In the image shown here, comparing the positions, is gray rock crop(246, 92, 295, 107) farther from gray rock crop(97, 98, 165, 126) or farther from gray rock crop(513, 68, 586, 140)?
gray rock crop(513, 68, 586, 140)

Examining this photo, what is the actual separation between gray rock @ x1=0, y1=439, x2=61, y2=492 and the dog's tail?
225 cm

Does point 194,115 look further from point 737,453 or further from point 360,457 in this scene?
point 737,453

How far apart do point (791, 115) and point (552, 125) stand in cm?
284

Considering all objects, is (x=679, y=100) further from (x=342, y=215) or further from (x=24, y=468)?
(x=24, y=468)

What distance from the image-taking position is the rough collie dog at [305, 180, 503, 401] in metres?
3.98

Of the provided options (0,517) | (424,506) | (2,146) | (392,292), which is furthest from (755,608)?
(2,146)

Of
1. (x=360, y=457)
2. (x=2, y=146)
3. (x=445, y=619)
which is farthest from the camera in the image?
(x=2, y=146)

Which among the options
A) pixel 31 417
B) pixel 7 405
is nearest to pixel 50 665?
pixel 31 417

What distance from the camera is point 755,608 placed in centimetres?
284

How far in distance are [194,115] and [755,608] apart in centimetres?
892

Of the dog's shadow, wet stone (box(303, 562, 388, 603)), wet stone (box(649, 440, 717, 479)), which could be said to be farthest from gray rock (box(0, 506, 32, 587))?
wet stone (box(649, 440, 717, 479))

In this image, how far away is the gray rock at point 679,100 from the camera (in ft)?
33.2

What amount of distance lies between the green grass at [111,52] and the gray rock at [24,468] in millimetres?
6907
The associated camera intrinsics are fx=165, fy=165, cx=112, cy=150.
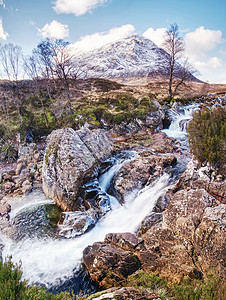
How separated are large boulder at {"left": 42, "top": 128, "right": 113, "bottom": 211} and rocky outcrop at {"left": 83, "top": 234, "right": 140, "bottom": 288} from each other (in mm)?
3509

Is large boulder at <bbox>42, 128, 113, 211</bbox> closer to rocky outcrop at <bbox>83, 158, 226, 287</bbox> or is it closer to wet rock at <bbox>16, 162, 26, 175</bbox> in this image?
rocky outcrop at <bbox>83, 158, 226, 287</bbox>

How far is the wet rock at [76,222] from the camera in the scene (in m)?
7.53

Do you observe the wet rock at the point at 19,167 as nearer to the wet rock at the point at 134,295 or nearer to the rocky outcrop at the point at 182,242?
the rocky outcrop at the point at 182,242

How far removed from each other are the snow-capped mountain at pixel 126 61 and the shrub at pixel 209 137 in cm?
6925

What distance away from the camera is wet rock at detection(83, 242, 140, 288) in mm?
4848

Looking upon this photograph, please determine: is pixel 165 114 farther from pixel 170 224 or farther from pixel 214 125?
→ pixel 170 224

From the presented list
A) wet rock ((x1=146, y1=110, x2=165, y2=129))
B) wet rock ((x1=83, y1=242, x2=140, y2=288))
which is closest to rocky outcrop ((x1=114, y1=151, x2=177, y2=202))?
wet rock ((x1=83, y1=242, x2=140, y2=288))

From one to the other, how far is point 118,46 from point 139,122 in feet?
363

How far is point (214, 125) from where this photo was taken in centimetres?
689

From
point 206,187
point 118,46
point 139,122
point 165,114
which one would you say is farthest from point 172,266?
point 118,46

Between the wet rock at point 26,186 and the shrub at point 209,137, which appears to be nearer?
Result: the shrub at point 209,137

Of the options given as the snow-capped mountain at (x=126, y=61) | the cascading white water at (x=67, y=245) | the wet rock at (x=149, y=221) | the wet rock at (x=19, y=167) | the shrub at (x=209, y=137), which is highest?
the snow-capped mountain at (x=126, y=61)

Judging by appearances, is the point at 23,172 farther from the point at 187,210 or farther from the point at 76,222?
the point at 187,210

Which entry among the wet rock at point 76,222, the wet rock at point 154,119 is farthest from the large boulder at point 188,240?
the wet rock at point 154,119
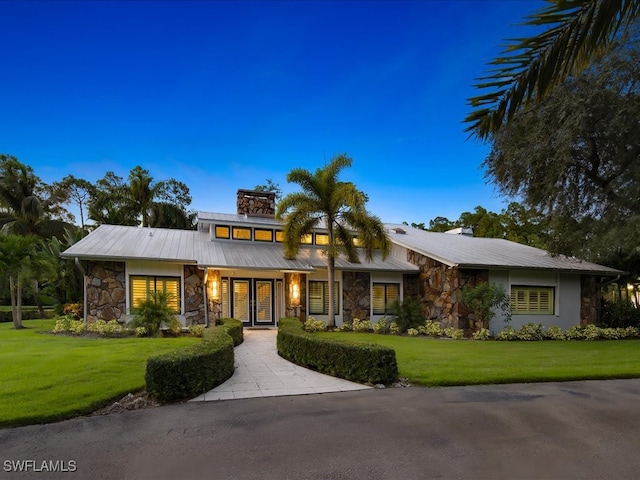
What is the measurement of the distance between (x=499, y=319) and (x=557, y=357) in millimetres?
5466

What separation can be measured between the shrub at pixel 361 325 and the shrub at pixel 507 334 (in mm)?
4883

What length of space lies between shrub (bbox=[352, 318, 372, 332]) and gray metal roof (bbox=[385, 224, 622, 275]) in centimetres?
381

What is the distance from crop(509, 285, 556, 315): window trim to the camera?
1576 centimetres

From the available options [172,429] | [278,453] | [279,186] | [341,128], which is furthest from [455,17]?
[279,186]

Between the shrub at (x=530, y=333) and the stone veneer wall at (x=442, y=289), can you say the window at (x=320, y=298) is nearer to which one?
the stone veneer wall at (x=442, y=289)

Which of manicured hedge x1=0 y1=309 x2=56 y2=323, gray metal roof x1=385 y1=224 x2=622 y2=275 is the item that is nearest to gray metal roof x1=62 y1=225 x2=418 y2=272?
gray metal roof x1=385 y1=224 x2=622 y2=275

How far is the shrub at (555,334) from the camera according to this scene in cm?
1509

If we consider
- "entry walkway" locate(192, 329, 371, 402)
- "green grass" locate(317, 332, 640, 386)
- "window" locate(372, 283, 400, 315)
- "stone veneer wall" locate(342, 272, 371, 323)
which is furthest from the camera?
"window" locate(372, 283, 400, 315)

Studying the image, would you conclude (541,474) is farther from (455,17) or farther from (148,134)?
(148,134)

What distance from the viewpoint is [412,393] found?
253 inches

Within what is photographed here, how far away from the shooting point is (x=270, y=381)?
7.30 metres

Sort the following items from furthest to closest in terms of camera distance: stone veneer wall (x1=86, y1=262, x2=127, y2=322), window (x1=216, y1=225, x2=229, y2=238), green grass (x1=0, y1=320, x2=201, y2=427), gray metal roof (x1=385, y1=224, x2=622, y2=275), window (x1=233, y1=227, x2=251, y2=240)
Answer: window (x1=233, y1=227, x2=251, y2=240), window (x1=216, y1=225, x2=229, y2=238), gray metal roof (x1=385, y1=224, x2=622, y2=275), stone veneer wall (x1=86, y1=262, x2=127, y2=322), green grass (x1=0, y1=320, x2=201, y2=427)

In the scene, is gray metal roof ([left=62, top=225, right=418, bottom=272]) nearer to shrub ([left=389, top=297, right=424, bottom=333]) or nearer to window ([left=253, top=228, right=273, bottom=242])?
window ([left=253, top=228, right=273, bottom=242])

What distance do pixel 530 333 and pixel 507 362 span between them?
6805 mm
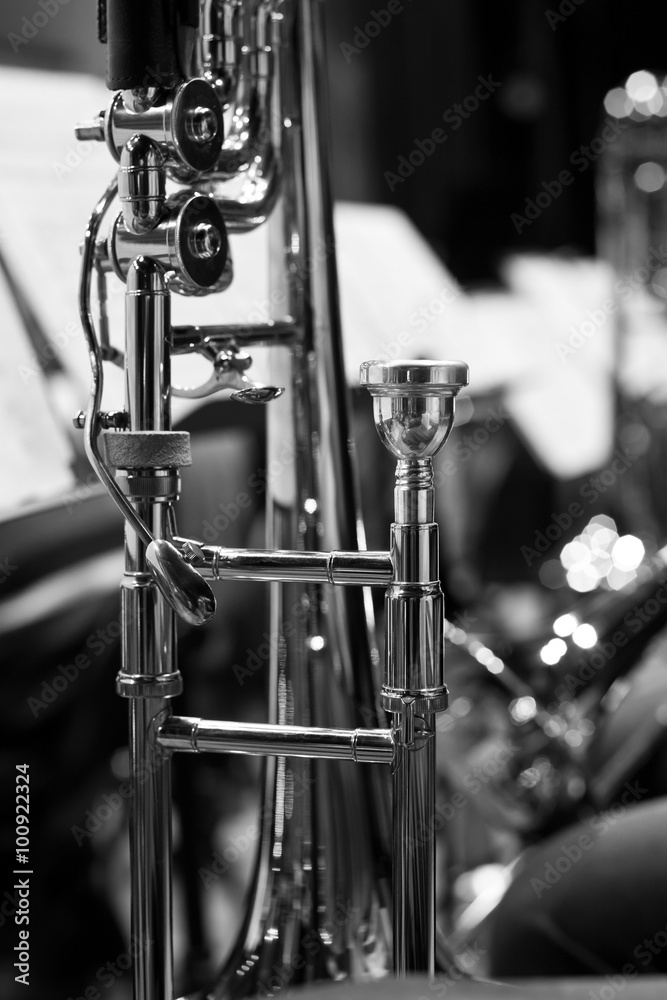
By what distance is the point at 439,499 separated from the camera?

__Directive__.
Repeat the material above in full and exactly, apart from the pictures.

__Correct answer__.
In the image shown here, comparing the positions, is gray rock crop(246, 92, 295, 107) farther from gray rock crop(97, 98, 165, 126) or farther from gray rock crop(513, 68, 586, 140)?
gray rock crop(513, 68, 586, 140)

Examining this photo, what is the actual separation between gray rock @ x1=0, y1=439, x2=61, y2=492 and the dog's tail?
225 cm

Does point 194,115 look further from point 737,453 or further from point 360,457 in this scene?
point 737,453

How far apart do point (791, 115) and point (552, 125) stand in cm?
284

Considering all objects, is (x=679, y=100) further from (x=342, y=215) or further from (x=24, y=468)?
(x=24, y=468)

What distance from the image-taking position is the rough collie dog at [305, 180, 503, 401] in metres?
3.98

Of the provided options (0,517) | (424,506) | (2,146) | (392,292), which is furthest from (755,608)?
(2,146)

Of
1. (x=360, y=457)
2. (x=2, y=146)
3. (x=445, y=619)
which is farthest from the camera in the image?
(x=2, y=146)

Which among the options
A) pixel 31 417
B) pixel 7 405
is nearest to pixel 50 665?
pixel 31 417

What distance from the camera is point 755,608 placed in centimetres?
284

How far in distance are [194,115] and [755,608] apart in centimetres?
892

Of the dog's shadow, wet stone (box(303, 562, 388, 603)), wet stone (box(649, 440, 717, 479)), which could be said to be farthest from gray rock (box(0, 506, 32, 587))?
wet stone (box(649, 440, 717, 479))

In this image, how far away is the gray rock at point 679,100 from the camera (in ft)?
33.2

What amount of distance lies between the green grass at [111,52] and the gray rock at [24,468] in millimetres?
6907
The associated camera intrinsics are fx=165, fy=165, cx=112, cy=150.
How separated are large boulder at {"left": 42, "top": 128, "right": 113, "bottom": 211} and rocky outcrop at {"left": 83, "top": 234, "right": 140, "bottom": 288} from each other (in mm)?
3509

Is large boulder at <bbox>42, 128, 113, 211</bbox> closer to rocky outcrop at <bbox>83, 158, 226, 287</bbox> or is it closer to wet rock at <bbox>16, 162, 26, 175</bbox> in this image?
rocky outcrop at <bbox>83, 158, 226, 287</bbox>

How far is the wet rock at [76,222] from the camera in the scene (in m)?
7.53

Do you observe the wet rock at the point at 19,167 as nearer to the wet rock at the point at 134,295 or nearer to the rocky outcrop at the point at 182,242?
the rocky outcrop at the point at 182,242

How far removed from each other are the snow-capped mountain at pixel 126 61 and the shrub at pixel 209 137 in cm?
6925

What distance away from the camera is wet rock at detection(83, 242, 140, 288) in mm?
4848

Looking upon this photograph, please determine: is pixel 165 114 farther from pixel 170 224 or farther from pixel 214 125?
→ pixel 170 224

From the presented list
A) wet rock ((x1=146, y1=110, x2=165, y2=129))
B) wet rock ((x1=83, y1=242, x2=140, y2=288))
which is closest to rocky outcrop ((x1=114, y1=151, x2=177, y2=202))?
wet rock ((x1=83, y1=242, x2=140, y2=288))

From one to the other, how far is point 118,46 from point 139,122 in feet?
363

How far is point (214, 125) from where this photo was taken in centimetres?
689

From
point 206,187
point 118,46
point 139,122
point 165,114
which one would you say is farthest from point 172,266?
point 118,46

Between the wet rock at point 26,186 and the shrub at point 209,137, which appears to be nearer?
Result: the shrub at point 209,137

Of the options given as the snow-capped mountain at (x=126, y=61) | the cascading white water at (x=67, y=245) | the wet rock at (x=149, y=221) | the wet rock at (x=19, y=167) | the shrub at (x=209, y=137), which is highest?
the snow-capped mountain at (x=126, y=61)

Judging by appearances, is the point at 23,172 farther from the point at 187,210 or farther from the point at 76,222?
the point at 187,210

Which entry among the wet rock at point 76,222, the wet rock at point 154,119 is farthest from the large boulder at point 188,240?
the wet rock at point 154,119
What is the measurement of the distance between (x=499, y=319) and (x=557, y=357) in millimetres?
5466

What separation can be measured between the shrub at pixel 361 325 and the shrub at pixel 507 334 (in mm)?
4883

What length of space lies between shrub (bbox=[352, 318, 372, 332]) and gray metal roof (bbox=[385, 224, 622, 275]) in centimetres?
381

What is the distance from crop(509, 285, 556, 315): window trim to the camera?
1576 centimetres

From the available options [172,429] | [278,453] | [279,186] | [341,128], which is furthest from [455,17]?
[279,186]

Between the shrub at (x=530, y=333) and the stone veneer wall at (x=442, y=289), can you say the window at (x=320, y=298) is nearer to which one?
the stone veneer wall at (x=442, y=289)

Which of manicured hedge x1=0 y1=309 x2=56 y2=323, gray metal roof x1=385 y1=224 x2=622 y2=275 is the item that is nearest to gray metal roof x1=62 y1=225 x2=418 y2=272?
gray metal roof x1=385 y1=224 x2=622 y2=275

How far is the shrub at (555,334) from the camera according to this scene in cm?
1509

If we consider
- "entry walkway" locate(192, 329, 371, 402)
- "green grass" locate(317, 332, 640, 386)
- "window" locate(372, 283, 400, 315)
- "stone veneer wall" locate(342, 272, 371, 323)
which is furthest from the camera?
"window" locate(372, 283, 400, 315)

Studying the image, would you conclude (541,474) is farther from (455,17) or farther from (148,134)?
(148,134)

What distance from the viewpoint is [412,393] found?
253 inches

Within what is photographed here, how far away from the shooting point is (x=270, y=381)?
7.30 metres

Sort the following items from furthest to closest in terms of camera distance: stone veneer wall (x1=86, y1=262, x2=127, y2=322), window (x1=216, y1=225, x2=229, y2=238), green grass (x1=0, y1=320, x2=201, y2=427), gray metal roof (x1=385, y1=224, x2=622, y2=275), window (x1=233, y1=227, x2=251, y2=240)
Answer: window (x1=233, y1=227, x2=251, y2=240), window (x1=216, y1=225, x2=229, y2=238), gray metal roof (x1=385, y1=224, x2=622, y2=275), stone veneer wall (x1=86, y1=262, x2=127, y2=322), green grass (x1=0, y1=320, x2=201, y2=427)

In the scene, is gray metal roof ([left=62, top=225, right=418, bottom=272]) nearer to shrub ([left=389, top=297, right=424, bottom=333]) or nearer to window ([left=253, top=228, right=273, bottom=242])?
window ([left=253, top=228, right=273, bottom=242])

What distance do pixel 530 333 and pixel 507 362 span between them?
6805 mm
By what distance is the point at 439,499 separated from the camera?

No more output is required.